Adding an OU is much simpler. In the Control Tower service of the AWS Console, click on the “Organization Units” on the left-hand side menu. Then click the Add an OU button. Enter the name for the OU. In my case, I want an OU that will hold AWS accounts for my experimental projects. I named my OU “Sandbox”.
Our fresh Landing Zone has 3 AWS Accounts:
- Audit (new)
- Log archive (new)
- Management Account (existing AWS account)
The management account serves as the Root account. It holds billing information, SSO, Account Factory and other Control Tower resources.
The Log archive account holds for the aggregation of CloudTrail logs and resource configuration of all AWS accounts (including the Management Account) in the Landing Zone.
The Audit account contains programmatic R/W cross-account access roles for the security team. The account also contains the the Config aggregator for all the accounts in the organization. You can also subscribe to security and compliance notifications in the Audit account.

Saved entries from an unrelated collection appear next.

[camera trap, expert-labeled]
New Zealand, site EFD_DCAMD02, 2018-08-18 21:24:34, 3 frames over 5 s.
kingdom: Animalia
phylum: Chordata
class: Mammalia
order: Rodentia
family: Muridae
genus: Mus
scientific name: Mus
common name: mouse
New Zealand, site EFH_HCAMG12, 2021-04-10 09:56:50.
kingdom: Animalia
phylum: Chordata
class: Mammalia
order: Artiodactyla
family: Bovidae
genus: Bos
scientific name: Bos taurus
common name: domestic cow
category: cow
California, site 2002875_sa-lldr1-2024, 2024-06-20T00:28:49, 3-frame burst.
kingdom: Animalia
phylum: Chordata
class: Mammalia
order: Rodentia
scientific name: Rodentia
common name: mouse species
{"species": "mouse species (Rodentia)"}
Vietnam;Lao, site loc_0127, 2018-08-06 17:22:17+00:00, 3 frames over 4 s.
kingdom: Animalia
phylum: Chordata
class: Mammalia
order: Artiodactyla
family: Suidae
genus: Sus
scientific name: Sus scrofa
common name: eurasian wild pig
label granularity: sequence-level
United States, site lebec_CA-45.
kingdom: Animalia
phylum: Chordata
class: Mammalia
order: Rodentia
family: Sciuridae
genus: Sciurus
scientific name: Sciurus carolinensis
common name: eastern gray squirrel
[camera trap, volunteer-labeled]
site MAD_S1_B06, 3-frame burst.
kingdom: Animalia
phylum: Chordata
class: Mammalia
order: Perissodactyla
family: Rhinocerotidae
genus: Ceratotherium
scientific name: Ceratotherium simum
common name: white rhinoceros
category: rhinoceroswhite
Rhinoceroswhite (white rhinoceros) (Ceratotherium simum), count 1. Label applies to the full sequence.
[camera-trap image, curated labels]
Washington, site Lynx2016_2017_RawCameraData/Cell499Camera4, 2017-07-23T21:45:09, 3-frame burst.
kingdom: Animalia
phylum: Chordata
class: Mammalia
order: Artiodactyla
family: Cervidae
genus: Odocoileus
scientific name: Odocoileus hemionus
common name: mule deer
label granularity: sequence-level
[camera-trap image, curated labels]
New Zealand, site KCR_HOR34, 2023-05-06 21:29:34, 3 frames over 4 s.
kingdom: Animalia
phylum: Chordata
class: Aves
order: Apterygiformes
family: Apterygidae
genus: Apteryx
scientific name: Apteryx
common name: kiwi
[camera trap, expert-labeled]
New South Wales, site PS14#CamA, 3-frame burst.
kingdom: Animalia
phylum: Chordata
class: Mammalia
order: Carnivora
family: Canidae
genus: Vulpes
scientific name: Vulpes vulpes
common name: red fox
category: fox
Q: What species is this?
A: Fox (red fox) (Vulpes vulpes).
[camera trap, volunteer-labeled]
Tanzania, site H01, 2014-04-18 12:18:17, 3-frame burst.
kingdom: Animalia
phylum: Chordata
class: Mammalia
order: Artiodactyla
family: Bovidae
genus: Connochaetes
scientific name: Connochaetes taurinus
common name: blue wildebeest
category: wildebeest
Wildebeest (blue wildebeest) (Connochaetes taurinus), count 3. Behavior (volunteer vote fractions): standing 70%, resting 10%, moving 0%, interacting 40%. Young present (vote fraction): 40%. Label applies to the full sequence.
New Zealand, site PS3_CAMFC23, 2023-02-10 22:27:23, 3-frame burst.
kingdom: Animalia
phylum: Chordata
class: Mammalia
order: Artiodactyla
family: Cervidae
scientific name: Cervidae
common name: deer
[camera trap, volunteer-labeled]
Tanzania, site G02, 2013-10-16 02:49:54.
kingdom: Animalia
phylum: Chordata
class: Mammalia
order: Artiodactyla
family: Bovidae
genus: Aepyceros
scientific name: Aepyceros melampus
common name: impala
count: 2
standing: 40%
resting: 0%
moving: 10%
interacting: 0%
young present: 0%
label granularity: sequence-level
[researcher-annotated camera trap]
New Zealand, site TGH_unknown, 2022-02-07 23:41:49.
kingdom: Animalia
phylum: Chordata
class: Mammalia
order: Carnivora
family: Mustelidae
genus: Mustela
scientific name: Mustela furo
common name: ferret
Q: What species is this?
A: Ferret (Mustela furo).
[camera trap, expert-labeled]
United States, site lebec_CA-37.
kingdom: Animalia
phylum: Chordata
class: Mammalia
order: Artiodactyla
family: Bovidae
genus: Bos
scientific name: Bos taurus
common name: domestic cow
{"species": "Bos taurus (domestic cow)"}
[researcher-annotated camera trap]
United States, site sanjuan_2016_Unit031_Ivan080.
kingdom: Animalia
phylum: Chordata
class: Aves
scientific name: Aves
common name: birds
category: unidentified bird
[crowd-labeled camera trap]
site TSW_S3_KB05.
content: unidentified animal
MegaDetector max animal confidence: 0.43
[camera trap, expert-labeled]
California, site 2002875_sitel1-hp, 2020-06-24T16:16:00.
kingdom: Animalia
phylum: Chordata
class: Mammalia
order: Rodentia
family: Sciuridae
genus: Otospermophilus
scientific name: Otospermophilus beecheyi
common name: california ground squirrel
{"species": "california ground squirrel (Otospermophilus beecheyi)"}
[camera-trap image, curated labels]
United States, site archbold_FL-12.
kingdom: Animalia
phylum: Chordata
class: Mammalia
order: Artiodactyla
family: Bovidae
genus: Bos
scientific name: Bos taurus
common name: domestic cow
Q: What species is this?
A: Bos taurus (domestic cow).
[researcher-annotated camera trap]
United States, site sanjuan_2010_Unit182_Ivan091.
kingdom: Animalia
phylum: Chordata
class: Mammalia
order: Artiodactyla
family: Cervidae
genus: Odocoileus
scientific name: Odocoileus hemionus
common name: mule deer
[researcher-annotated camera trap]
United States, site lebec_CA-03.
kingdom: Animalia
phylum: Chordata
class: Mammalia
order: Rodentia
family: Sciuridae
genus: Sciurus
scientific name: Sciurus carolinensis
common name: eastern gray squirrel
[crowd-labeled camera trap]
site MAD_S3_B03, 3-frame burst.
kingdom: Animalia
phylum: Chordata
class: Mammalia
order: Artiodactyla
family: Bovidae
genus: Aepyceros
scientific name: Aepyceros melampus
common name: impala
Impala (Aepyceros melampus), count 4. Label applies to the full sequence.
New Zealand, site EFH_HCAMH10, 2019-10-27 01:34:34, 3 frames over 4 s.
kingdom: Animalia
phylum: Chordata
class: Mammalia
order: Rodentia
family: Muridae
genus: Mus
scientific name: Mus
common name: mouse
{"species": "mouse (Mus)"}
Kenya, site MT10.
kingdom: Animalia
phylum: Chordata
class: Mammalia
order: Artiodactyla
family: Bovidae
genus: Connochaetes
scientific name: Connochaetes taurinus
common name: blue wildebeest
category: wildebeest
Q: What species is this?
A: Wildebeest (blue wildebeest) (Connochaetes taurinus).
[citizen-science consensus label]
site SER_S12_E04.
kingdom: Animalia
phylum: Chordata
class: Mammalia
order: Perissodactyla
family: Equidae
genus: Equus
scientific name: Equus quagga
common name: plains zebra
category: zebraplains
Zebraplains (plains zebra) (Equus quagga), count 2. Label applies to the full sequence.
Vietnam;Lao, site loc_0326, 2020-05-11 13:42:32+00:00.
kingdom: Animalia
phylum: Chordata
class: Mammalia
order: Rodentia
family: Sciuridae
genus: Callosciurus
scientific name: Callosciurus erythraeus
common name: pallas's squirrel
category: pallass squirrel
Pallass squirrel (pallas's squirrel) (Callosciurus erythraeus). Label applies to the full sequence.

Guardrails are high level rules that are applied to all AWS accounts, except the Management account. Guardrails can be preventive, in which case it will prevent an action that will violate the rule from even occurring. Or it can be detective, a violation may occur but it will be logged and included in the audit notifications.
When the Landing Zone is created, only mandatory guardrails are enabled by default. These mandatory guardrails prevents users of non-management accounts from breaking the logging and config monitoring setup by the Landing Zone.
New accounts can be created, and existing accounts can be enrolled using the Account Factory. This is actually a Service Catalog portfolio that can gives users the ability to create new AWS accounts. The accounts that are created will be automatically configured with baseline resources and included in the Landing Zone. In order to use the Account Factory, users must have the AWSServiceCatalogEndUserFullAccess policy enabled. This brings us to the last major feature of the Landing Zone.
User authentication and authorization is handled by AWS SSO. When the Landing Zone is created, a native SSO directory is created with a single user. The initial SSO user has the email of the root user of the management account. SSO will send an email to the root user that contains a link to the SSO login page. This page is where all future users will access to login to all the accounts in the organization.
⚠️ The initial SSO user has Administrator access to all AWS accounts, including the management account. Treat it as you would normally do for any IAM user with Admin policy, and enable MFA immediately.
We were able to setup a Landing Zone, created some OUs and explored the major components. In the next posts, we are going to do more useful things like adding a new AWS account or onboarding a new user!